La protection du patronyme des candidats aux élections
L'enregistrement et l'utilisation du nom francoiset_____.fr reproduisant le nom patronymique d'une candidate à un mandat électoral constitue un trouble manifestement illicite de nature à causer un préjudice certain. Explications.
LES FAITS
Au moment de l’assignation, la demanderesse, Mme Françoise T., est vice-présidente du Conseil Régional de Bourgogne, maire adjointe de Dijon et candidate socialiste à la députation dans la première circonscription de Côte d'or. A sa candidature s’oppose celle du candidat UMP Bernard D.
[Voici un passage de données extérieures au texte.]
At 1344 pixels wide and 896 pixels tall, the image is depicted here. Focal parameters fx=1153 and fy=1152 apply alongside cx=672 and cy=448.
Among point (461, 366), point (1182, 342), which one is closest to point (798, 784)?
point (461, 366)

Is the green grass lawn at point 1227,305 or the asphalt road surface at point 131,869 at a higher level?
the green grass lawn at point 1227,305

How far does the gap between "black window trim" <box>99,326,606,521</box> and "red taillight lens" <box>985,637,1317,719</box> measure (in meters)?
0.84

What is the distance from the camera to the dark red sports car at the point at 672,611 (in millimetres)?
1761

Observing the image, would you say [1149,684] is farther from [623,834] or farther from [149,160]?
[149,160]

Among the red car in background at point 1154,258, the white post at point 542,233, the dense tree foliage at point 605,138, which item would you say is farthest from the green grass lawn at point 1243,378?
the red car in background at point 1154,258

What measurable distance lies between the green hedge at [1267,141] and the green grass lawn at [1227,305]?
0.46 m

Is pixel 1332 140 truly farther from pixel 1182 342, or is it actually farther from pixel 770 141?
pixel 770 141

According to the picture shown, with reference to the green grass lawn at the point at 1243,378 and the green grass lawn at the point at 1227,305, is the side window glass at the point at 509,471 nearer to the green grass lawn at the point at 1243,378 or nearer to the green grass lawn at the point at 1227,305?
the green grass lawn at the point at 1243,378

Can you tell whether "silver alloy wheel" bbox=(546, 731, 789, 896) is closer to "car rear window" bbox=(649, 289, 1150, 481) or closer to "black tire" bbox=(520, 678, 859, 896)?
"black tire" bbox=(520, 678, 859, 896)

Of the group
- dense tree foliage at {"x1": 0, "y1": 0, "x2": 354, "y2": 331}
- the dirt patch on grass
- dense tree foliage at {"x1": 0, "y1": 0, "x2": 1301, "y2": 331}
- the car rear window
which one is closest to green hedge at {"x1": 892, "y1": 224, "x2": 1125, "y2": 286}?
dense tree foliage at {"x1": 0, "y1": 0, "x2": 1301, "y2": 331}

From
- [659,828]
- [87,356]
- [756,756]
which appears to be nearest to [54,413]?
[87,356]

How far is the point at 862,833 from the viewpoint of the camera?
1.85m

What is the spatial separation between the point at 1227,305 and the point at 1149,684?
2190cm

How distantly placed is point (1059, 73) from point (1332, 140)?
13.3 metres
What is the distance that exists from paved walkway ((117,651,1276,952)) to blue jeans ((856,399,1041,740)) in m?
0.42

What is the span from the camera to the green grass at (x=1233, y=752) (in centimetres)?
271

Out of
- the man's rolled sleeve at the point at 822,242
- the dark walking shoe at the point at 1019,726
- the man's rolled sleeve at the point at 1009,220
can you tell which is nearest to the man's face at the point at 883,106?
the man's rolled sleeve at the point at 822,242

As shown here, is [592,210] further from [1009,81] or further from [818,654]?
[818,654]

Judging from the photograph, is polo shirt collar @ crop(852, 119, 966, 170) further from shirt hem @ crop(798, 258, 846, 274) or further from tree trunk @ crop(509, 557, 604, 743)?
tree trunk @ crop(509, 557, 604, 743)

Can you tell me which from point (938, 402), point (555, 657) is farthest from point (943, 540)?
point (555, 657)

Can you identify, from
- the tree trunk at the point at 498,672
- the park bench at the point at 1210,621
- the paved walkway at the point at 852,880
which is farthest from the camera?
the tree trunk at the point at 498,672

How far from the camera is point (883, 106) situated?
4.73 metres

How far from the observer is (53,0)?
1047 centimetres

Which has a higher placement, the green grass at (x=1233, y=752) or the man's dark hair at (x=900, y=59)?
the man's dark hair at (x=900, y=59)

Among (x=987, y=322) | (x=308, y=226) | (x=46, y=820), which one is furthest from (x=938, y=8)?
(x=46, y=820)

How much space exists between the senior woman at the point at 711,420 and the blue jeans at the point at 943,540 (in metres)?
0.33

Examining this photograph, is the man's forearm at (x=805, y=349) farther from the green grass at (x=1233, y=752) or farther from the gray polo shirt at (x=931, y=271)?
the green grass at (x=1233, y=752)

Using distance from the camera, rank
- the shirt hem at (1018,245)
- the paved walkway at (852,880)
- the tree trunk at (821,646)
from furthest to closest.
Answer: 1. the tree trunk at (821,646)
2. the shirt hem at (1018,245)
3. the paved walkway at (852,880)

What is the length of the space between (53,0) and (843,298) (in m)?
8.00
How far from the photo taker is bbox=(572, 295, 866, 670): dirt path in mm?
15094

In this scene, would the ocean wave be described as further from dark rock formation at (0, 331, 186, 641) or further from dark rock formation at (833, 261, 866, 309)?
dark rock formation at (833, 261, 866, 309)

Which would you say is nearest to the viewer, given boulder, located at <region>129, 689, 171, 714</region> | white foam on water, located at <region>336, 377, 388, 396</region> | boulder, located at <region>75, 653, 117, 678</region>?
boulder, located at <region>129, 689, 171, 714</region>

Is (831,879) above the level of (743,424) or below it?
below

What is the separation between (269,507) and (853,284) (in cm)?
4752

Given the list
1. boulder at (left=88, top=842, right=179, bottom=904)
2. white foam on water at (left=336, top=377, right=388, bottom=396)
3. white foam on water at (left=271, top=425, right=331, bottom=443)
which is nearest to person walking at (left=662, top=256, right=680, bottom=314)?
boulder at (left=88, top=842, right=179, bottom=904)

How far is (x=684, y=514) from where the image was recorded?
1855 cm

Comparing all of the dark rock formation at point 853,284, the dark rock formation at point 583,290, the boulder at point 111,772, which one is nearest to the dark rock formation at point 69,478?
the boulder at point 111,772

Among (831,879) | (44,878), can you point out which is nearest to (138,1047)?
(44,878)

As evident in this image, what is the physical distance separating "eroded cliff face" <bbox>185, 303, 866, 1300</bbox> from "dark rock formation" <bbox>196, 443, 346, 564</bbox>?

S’étant aperçue de l’enregistrement et de l’utilisation du nom de domaine francoiset_____.fr par l'Association Pour le Financement de la Campagne de Bernard D. (AFCBD), Françoise F. a assigné cette dernière devant le tribunal de grande instance de Paris. Sa demande porte sur la suppression du site en cause sous le nom de domaine litigieux, la publication de la décision en première pages des sites francoise-t_____.fr, blog.bernard-d_____.fr et pendant la durée de la campagne électorale des élections législatives 2007 et l’allocation de 20 000 euros de dommages-intérêts à titre de dommages-intérêts.
Ses demandes trouvent leur fondement dans les dispositions du décret n° 2007-162 du 6 février 2007 relatif à l'attribution et à la gestion des noms de domaine de l'Internet et modifiant le code des postes et des communications électroniques [1].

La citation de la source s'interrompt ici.